In this concept what a court does when it has to decide without a legislative enactment (written constitution, statute, etc.) is to discover those natural principles applicable to the case and its issues. Court precedents are therefore a history of such discoveries (called “findings”) in similar cases that are respected on the assumption that the previous courts did a good job of discerning the principles. In this sense, common law courts are something like a peer-review process in scientific fields , in which claims of discoveries by scientists are subjected to examination to determine whether they stand up to challenge, and past scientific discoveries are accepted until refuted by a later discovery.
So while the term “common law” goes back to the 11th century in England, the concept is much older, and was discussed in ancient Hebrew, Greek, and Roman law, as well as the legal traditions of other lands and peoples.
The distinction is important. In theory, the judge and jury are not “making” law. That would be legislation, and that is not within their jurisdiction. It is “finding” the underlying principles of justice that presumably govern all human societies, whether some of them know it or not.
By the 17th century, the system of common law in England was becoming problematic. There were just too many precedents, and it was usually possible to find a supporting precedent to support any position litigants might take. Lawyers could spend a lifetime reading the record of old cases and never cover them all. Attempts were made to codify common law in legal treatises, such as those of Bracton, Britton, Hugo Grotius, Francis Bacon, Edward Coke (pronounced “cook”), Thomas Hobbes, Samuel Rutherford, Samuel Pufendorf, John Locke, Algernon Sidney, Bynkershoek, Burlamaqui, Thomas Rutherforth (online edition in progress), Vattel, and Blackstone. However, this only led to conflicting schools of thought on the subject.
The demand for codification and simplification was one of the factors driving the emergence of the English House of Commons as that country’s supreme lawmaking body. However, without a single, coherent written constitution of government, other than a collection of enactments that had special weight by tradition, Commons functioned as a kind of ongoing constitutional convention, concerning which it came to be said, “No man’s life, liberty, or property are safe while [Commons] is in session.”

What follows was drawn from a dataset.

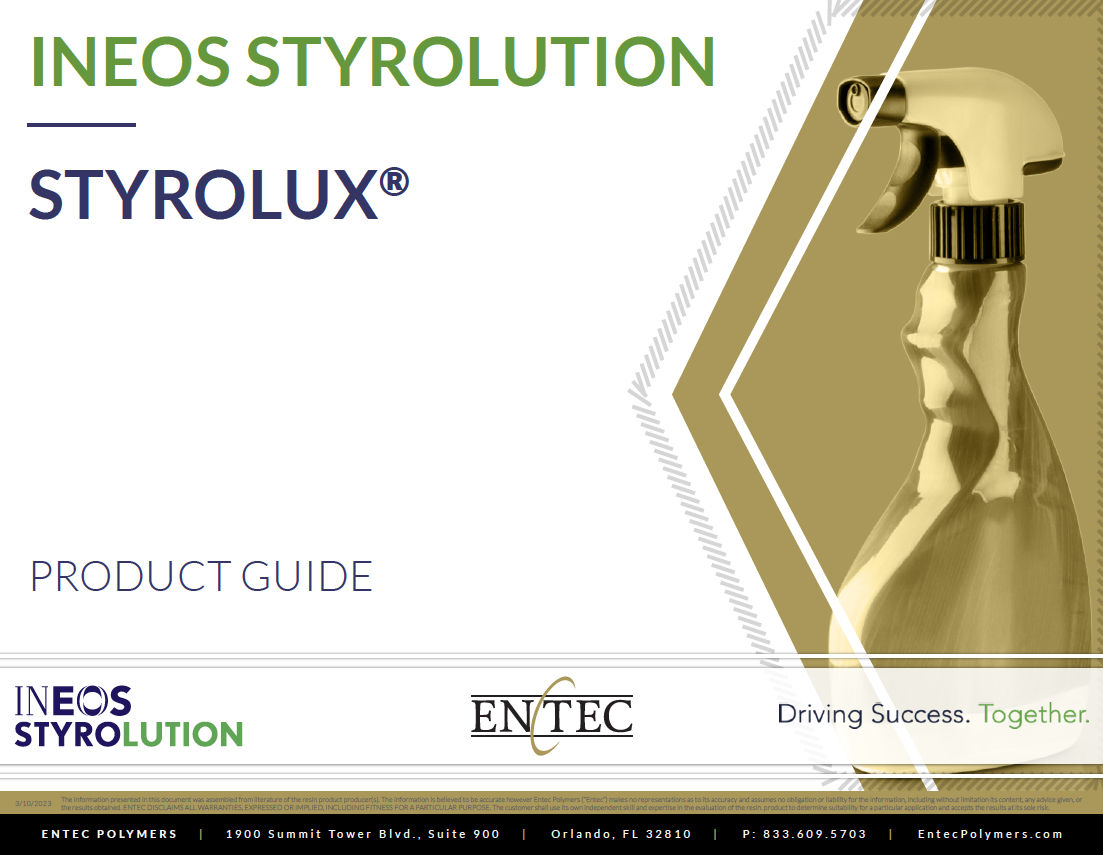 INEOS Styrolution Styrolux Product Guide Thumbnail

This problem is precisely what caused tension with the British North American colonies, and ultimately to the break and the independence of the United States. Coming out of that experience without a written constitution of government, and comprehensive statutes, the new country chose to abandon so much reliance on tradition and the common law, and adopted written constitutions for each state and then for the Union. They did not, however, discard it altogether. The written constitutions incorporated the nonconflicting parts of what had then become the American branch of common law (Camdenian rather than Mansfieldian), including almost all the definitions of legal terms.
So the U.S. Constitution is written in the language of the American common law, and I strongly advise modern students to approach the Constitution as though they were learning a foreign language. Contrary to what many think, much of the Constitution is not really written to be understood by ordinary, non-legal-educated people. Terms like “due process” and “jury” were terms of legal art with a vast body of cases and treatises behind them. Americans in the Founding Era were much more law-literate than are people today, but even the Founders had to hit the books mentioned above to find out what they were saying when they drafted the Constitution. So must we to understand what they wrote. There are no shortcuts.
Jury “nullification” did not really come into being with the 1670 Trial of Penn and Mead and Bushell’s Case. Those cases only solidified what had already become established as a foundation principle of common law, although until them there was much judicial practice in conflict with the principle. It is to noted that it was also already established that arguments on issues of law were to be made in the presence of the jury, and not just in the privacy of the judge’s chambers, a principle confirmed as late as Stettinius v. United States, 22 F. Cas. 1322 (1839); 5 Cranch C.C. 573, which has never been overturned (although it is now uniformly ignored).